- Problem to work on
Produce an exact copy of the lines from the line containing "How far is point" through the last line of the listing below, both ends included, and nothing else.

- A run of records
<<<<
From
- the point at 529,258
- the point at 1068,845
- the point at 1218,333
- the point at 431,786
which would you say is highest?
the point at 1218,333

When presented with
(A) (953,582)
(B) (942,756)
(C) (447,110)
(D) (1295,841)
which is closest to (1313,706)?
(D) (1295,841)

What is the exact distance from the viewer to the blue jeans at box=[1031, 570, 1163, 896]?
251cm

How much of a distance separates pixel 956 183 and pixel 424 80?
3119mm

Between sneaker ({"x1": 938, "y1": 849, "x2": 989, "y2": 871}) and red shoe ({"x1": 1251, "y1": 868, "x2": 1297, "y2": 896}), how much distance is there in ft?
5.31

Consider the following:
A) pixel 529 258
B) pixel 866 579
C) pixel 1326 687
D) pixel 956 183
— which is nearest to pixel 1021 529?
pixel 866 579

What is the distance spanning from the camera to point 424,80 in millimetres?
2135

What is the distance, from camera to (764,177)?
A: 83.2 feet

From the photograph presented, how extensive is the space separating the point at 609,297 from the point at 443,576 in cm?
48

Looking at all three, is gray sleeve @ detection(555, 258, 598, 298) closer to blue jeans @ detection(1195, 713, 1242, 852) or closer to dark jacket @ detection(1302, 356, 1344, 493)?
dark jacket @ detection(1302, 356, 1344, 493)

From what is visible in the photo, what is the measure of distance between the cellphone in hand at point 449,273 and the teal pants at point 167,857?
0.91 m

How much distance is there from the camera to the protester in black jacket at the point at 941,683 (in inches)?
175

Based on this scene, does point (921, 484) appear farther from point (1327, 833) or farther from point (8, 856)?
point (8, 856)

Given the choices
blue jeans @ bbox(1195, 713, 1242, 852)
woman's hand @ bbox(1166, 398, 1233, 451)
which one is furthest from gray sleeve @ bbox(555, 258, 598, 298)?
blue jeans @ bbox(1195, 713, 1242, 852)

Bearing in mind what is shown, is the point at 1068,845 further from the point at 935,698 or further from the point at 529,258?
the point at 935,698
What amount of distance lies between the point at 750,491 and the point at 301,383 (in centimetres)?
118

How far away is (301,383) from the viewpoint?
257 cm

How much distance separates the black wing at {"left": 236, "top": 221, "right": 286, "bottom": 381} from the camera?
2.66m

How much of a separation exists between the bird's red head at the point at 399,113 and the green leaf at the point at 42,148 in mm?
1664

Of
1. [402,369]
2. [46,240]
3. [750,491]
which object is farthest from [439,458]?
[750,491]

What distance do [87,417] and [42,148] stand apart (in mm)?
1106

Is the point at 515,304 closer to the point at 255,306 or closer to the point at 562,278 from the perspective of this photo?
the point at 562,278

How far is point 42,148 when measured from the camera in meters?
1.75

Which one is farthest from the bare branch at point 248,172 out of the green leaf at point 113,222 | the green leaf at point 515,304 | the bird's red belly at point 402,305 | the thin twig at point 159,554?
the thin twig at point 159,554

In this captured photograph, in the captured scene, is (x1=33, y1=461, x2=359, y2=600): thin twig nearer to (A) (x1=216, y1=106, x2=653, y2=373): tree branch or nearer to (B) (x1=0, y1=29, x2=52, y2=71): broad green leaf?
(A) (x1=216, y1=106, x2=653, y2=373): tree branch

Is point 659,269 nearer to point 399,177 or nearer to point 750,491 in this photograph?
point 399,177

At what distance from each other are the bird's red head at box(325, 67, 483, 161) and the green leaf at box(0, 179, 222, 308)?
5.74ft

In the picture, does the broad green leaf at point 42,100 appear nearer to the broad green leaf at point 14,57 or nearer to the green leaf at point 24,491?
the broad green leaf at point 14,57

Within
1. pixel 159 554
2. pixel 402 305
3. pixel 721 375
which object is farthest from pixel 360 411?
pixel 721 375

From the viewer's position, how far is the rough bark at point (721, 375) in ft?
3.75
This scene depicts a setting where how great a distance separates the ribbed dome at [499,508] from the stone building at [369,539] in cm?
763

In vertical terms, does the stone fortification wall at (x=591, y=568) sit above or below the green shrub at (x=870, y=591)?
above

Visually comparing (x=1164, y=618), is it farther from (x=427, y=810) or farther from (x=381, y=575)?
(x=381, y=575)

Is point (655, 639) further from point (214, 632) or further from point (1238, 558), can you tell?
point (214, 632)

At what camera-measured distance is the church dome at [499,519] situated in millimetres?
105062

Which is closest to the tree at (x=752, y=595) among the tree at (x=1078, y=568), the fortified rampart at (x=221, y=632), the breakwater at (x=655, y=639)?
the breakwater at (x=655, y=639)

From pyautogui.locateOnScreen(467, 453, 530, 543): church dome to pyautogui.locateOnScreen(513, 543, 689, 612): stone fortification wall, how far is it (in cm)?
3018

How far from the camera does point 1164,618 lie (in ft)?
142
>>>>
- Exercise solution
How far is point 42,148 when measured from the camera in meters?
1.75

Which one is farthest from the bare branch at point 248,172 out of the green leaf at point 113,222 | the green leaf at point 515,304 | the bird's red belly at point 402,305 | the thin twig at point 159,554?
the thin twig at point 159,554

In this captured photograph, in the captured scene, is (x1=33, y1=461, x2=359, y2=600): thin twig nearer to (A) (x1=216, y1=106, x2=653, y2=373): tree branch or nearer to (B) (x1=0, y1=29, x2=52, y2=71): broad green leaf?
(A) (x1=216, y1=106, x2=653, y2=373): tree branch

Is point 659,269 nearer to point 399,177 or nearer to point 750,491 in this photograph?
point 399,177

At what distance from each other are the bird's red head at box(325, 67, 483, 161) and the green leaf at box(0, 179, 222, 308)?
5.74ft

In the picture, does the broad green leaf at point 42,100 appear nearer to the broad green leaf at point 14,57 or nearer to the green leaf at point 24,491?
the broad green leaf at point 14,57

Within
1. pixel 159 554
2. pixel 402 305
3. pixel 721 375
which object is farthest from pixel 360 411?
pixel 721 375

From the viewer's position, how far is the rough bark at point (721, 375) in ft?
3.75
This scene depicts a setting where how great a distance separates the ribbed dome at [499,508] from the stone building at [369,539] in cm?
763

In vertical terms, does the stone fortification wall at (x=591, y=568) sit above or below the green shrub at (x=870, y=591)?
above

Visually comparing (x=1164, y=618), is it farther from (x=427, y=810) or farther from (x=381, y=575)?
(x=381, y=575)

Is point (655, 639) further from point (214, 632) or further from point (1238, 558), can you tell?
point (214, 632)

At what camera-measured distance is the church dome at [499,519] situated in millimetres?
105062

Which is closest to the tree at (x=752, y=595) among the tree at (x=1078, y=568), the fortified rampart at (x=221, y=632), the breakwater at (x=655, y=639)?
the breakwater at (x=655, y=639)

From pyautogui.locateOnScreen(467, 453, 530, 543): church dome to pyautogui.locateOnScreen(513, 543, 689, 612): stone fortification wall, how far is it (in cm)?
3018

How far from the camera does point 1164,618 lie (in ft)?
142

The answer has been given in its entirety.